Exercise instructions — Reproduce the section of the passage on in-car driver technology from "While folks like" to "be dealing with?", swapping "saddle" out for "horse".

Reading passage —
┄┄┄┄┄┄┄┄┄┄
While folks like Google have apparently never seen The Terminator, and insist on developing driverless cars which will surely rebel and become our wheeled overlords someday, the flesh-and-blood driver is not obsolete yet. But even a living, breathing person in the driver's seat has a quickly evolving arsenal of technology to keep them safer and get them to their destination on time... or at least, that's the idea. 

So let's forget Arnold and The Terminator and take some inspiration from another film: The Good, the Bad and the Ugly. If Clint Eastwood's Man with No Name were behind the wheel of a 21st-century car, instead of sitting astride a saddle, what sort of tech might he be dealing with? 

The Good 
Jaguar Land Rover recently revealed its development of something it calls the "360 Virtual Urban Windscreen" - a research program which aims to minimize blind spots by rendering the car's pillars effectively transparent. Small cameras on the car's exterior would feed live video to screens embedded in the surface of each pillar, which would activate when the driver signals a turn or even just looks over their shoulder, giving them unobstructed 360-degree vision. 

The transparent pillars will even be connected to a heads-up display, which could potentially do anything from highlighting rapidly moving fellow motorists or pedestrians with a halo, to displaying gas prices above the pump or the number of available parking spaces at the garage. The ultimate expression of this technology, according to Jaguar Land Rover, will be "Follow-Me Ghost Car Navigation" - an image of another car projected in the driver's path, which will lead them turn-by-turn to their destination.
┄┄┄┄┄┄┄┄┄┄
Dataset rows —
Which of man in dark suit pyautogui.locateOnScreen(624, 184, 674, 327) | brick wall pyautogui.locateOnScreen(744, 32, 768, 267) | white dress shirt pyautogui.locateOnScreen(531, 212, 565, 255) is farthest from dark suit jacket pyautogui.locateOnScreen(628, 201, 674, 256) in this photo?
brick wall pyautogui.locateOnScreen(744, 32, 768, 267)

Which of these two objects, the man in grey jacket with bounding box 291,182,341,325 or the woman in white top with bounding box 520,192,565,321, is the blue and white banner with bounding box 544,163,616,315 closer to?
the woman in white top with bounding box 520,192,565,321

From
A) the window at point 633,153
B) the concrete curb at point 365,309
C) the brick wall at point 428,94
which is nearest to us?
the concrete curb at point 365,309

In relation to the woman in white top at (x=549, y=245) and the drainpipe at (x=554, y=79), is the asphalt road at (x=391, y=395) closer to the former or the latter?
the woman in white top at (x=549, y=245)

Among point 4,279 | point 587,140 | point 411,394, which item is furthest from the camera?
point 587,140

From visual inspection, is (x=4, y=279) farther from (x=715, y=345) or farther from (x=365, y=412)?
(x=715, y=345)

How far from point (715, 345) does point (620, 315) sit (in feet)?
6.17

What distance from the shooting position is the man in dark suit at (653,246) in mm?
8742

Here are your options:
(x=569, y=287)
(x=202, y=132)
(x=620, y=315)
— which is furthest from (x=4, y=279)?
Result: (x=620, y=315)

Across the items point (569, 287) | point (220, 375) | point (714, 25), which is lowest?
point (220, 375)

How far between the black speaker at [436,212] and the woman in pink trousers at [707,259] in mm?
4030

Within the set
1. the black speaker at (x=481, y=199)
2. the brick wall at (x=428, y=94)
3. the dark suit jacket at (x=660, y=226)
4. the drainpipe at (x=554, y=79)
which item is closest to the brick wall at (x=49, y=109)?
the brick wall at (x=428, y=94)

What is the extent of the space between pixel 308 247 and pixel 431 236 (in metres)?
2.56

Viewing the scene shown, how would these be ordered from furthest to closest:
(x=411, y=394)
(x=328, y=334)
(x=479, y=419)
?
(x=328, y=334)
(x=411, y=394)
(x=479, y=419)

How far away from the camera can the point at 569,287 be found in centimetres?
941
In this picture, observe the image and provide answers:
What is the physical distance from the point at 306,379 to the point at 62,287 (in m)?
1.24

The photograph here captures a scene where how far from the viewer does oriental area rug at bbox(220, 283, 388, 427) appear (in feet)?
┄┄┄┄┄┄┄┄┄┄
Full response —
While folks like Google have apparently never seen The Terminator, and insist on developing driverless cars which will surely rebel and become our wheeled overlords someday, the flesh-and-blood driver is not obsolete yet. But even a living, breathing person in the driver's seat has a quickly evolving arsenal of technology to keep them safer and get them to their destination on time... or at least, that's the idea. 

So let's forget Arnold and The Terminator and take some inspiration from another film: The Good, the Bad and the Ugly. If Clint Eastwood's Man with No Name were behind the wheel of a 21st-century car, instead of sitting astride a horse, what sort of tech might he be dealing with?